13Mar/092

## MMM #27: We have a winner!

Random.org has picked Dooglius as the winner of MMM #27. Congratulations, Dooglius!

The answer to the problem is 1/(w^3-w^2-w+1), or 1/((1-w^2)(1-w))

Tanaeem M Moosa had a very clever demonstration. Check this out:

Let

s=1 + (w+w^2) + (w^2+w^3+w^4) + (w^3 + w^4 + w^5+ w^6) + (w^4 + w^5+ w^6 + w^7 + w^8) + ...

so

w*s= (w) + (w^2+w^3)+ (w^3+w^4+w^5)+ (w^4+w^5+w^6+w^7)+...

so, s-w*s=1+w^2+w^4+w^6+w^8

or, s(1-w) = 1/(1-w^2)

so, s=1/((1-w^2)(1-w))

Blinkdagger will have their next contest on Monday so check it out there!

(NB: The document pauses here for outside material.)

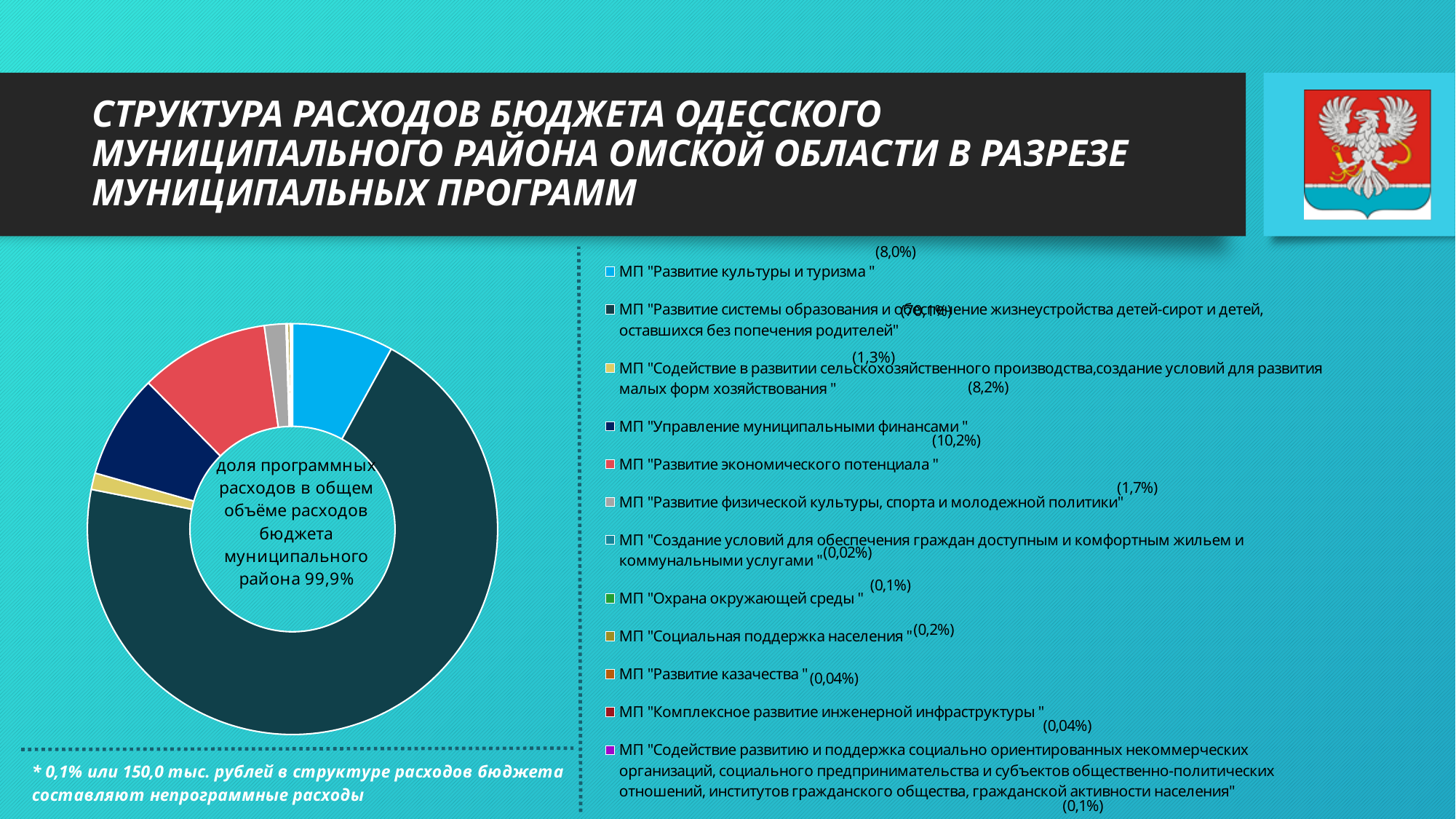
Is the share of МП "Развитие системы образования..." greater or less than 50%? greater According to the text in the centre of the chart, what is the share of programme expenditure in the total budget expenditure of the municipal district? 99,9% Which municipal programme has the largest share of budget expenditure in the chart? МП "Развитие системы образования и обеспечение жизнеустройства детей-сирот и детей, оставшихся без попечения родителей" What kind of chart is shown on the slide? pie chart (doughnut) Which slice is larger: МП "Развитие экономического потенциала" or МП "Содействие в развитии сельскохозяйственного производства..."? МП "Развитие экономического потенциала" According to the footnote, what share of budget expenditure is non-programme expenditure? 0,1% (150,0 тыс. рублей) What colour is the slice for МП "Развитие экономического потенциала" in the chart? red Is the share of МП "Развитие культуры и туризма" greater or less than 25%? less Which slice is larger: МП "Развитие системы образования..." or МП "Развитие культуры и туризма"? МП "Развитие системы образования..." How many municipal programmes (МП) are listed in the chart legend? 12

SomebodyMarch 16th, 2009 - 07:08

Can anybody explain:

s-w*s=1+w^2+w^4+w^6+w^8

goes to:

s(1-w) = 1/(1-w^2)

Is this the sum of an algebraic series that they never felt like explaining in school, but rather felt you should just know?

IBYApril 6th, 2009 - 11:28

Wait, how do you get from the third step to the penultimate step?